How Does St Catherine Of Siena Nrsg And Rehab Compare to Other New York Nursing Homes?

Compared to the 100 nursing homes in New York, ST CATHERINE OF SIENA NRSG AND REHAB CARE CENTER's overall rating (2 stars) is below the state average of 3.1, staff turnover (29%) is significantly lower than the state average of 46%, and health inspection rating (2 stars) is below the national benchmark.

What Should Families Ask When Visiting St Catherine Of Siena Nrsg And Rehab?

Based on this facility's data, families visiting should ask: "What safeguards and monitoring systems are in place to protect residents from abuse or neglect?" "Can I visit during a mealtime to observe dining assistance and food quality?" "How do you handle medical emergencies, and what is your hospital transfer rate?" "Can I speak with family members of current residents about their experience?" These questions are particularly relevant given the substantiated abuse finding on record.

Is St Catherine Of Siena Nrsg And Rehab Safe?

Based on CMS inspection data, ST CATHERINE OF SIENA NRSG AND REHAB CARE CENTER has documented safety concerns. The facility has 1 substantiated abuse finding (meaning confirmed case of resident harm by staff or other residents). The facility has a 2-star overall rating and ranks #100 of 100 nursing homes in New York. Families considering this facility should ask detailed questions about what corrective actions have been taken since these incidents.

Do Nurses at St Catherine Of Siena Nrsg And Rehab Stick Around?

Staff at ST CATHERINE OF SIENA NRSG AND REHAB CARE CENTER tend to stick around.
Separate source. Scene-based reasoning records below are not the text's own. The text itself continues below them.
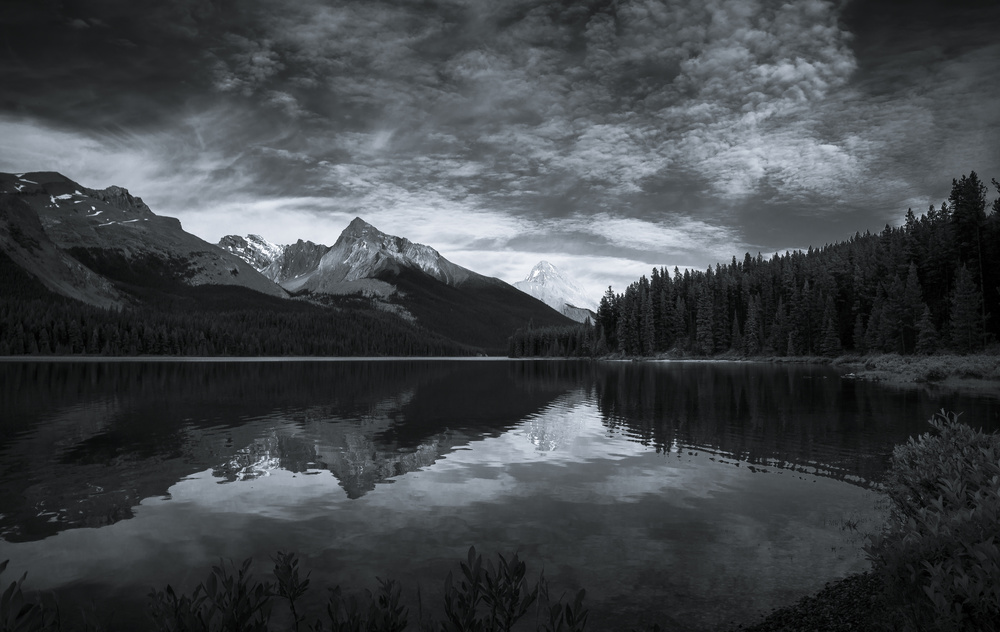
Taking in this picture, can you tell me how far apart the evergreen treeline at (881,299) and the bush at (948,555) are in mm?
104804

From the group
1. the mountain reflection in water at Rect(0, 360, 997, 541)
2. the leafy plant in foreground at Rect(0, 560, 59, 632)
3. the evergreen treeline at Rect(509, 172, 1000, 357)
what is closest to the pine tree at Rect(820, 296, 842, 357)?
the evergreen treeline at Rect(509, 172, 1000, 357)

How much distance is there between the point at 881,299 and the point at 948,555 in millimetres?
143042

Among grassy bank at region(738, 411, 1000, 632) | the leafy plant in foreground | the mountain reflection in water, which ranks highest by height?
the leafy plant in foreground

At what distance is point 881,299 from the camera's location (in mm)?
Result: 125438

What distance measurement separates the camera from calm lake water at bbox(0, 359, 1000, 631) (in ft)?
41.7

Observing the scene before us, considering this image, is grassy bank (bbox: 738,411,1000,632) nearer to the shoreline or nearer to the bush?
the bush

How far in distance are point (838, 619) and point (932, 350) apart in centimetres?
11753

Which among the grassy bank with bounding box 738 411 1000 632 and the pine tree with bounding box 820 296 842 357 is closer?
the grassy bank with bounding box 738 411 1000 632

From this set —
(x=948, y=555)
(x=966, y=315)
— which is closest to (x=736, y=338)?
(x=966, y=315)

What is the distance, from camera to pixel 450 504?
735 inches

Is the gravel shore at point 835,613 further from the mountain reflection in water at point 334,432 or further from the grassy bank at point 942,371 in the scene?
the grassy bank at point 942,371

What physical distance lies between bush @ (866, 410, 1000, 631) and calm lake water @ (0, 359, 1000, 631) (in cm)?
276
With a turnover rate of 29%, the facility is 17 percentage points below the New York average of 46%. Low turnover is a positive sign. It means caregivers have time to learn each resident's needs, medications, and personal preferences. Consistent staff also notice subtle changes in a resident's condition more quickly. Registered Nurse turnover is also low at 27%, meaning experienced RNs are available to handle complex medical needs.

Was St Catherine Of Siena Nrsg And Rehab Ever Fined?
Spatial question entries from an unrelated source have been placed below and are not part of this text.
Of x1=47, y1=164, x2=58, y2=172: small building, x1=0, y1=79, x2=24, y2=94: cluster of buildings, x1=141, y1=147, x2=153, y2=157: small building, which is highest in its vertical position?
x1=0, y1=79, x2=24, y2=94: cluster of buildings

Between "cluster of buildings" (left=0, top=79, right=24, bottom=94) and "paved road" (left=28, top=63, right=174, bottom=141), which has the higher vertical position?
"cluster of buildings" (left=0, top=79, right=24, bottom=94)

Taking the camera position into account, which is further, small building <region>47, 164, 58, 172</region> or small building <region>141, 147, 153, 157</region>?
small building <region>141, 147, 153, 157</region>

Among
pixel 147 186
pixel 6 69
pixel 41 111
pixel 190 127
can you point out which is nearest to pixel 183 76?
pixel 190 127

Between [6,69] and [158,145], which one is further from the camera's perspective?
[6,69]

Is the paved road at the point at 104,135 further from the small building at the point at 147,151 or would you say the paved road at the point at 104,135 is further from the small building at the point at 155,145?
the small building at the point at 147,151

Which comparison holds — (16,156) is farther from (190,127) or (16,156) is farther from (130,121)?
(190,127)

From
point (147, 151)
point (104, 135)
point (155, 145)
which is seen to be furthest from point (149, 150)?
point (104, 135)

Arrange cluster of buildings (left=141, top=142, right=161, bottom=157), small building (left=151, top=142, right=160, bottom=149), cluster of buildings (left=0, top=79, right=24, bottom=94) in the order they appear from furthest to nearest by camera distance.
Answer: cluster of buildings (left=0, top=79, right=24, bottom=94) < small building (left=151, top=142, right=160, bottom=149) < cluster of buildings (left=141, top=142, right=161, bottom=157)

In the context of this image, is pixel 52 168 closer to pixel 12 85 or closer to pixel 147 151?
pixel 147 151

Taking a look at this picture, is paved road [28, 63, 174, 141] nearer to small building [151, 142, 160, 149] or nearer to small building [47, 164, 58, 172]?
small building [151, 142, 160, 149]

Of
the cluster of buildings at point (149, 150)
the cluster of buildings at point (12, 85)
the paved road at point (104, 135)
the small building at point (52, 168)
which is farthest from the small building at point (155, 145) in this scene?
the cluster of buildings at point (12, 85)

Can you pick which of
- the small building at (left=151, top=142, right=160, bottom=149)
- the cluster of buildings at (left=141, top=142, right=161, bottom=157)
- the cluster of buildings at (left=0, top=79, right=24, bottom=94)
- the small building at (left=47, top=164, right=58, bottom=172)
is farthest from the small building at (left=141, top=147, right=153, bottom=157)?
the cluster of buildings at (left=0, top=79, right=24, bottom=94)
ST CATHERINE OF SIENA NRSG AND REHAB CARE CENTER has been fined $64,496 across 1 penalty action. This is above the New York average of $33,724. Fines in this range indicate compliance issues significant enough for CMS to impose meaningful financial consequences. Common causes include delayed correction of deficiencies, repeat violations, or care failures affecting resident safety. Families should ask facility leadership what changes have been made since these penalties.

Is St Catherine Of Siena Nrsg And Rehab on Any Federal Watch List?

ST CATHERINE OF SIENA NRSG AND REHAB CARE CENTER is not on any federal watch list. The most significant is the Special Focus Facility (SFF) program, which identifies the bottom 1% of nursing homes nationally based on persistent, serious quality problems. Not being on this list means the facility has avoided the pattern of deficiencies that triggers enhanced federal oversight. This is a positive indicator, though families should still review the facility's inspection history directly.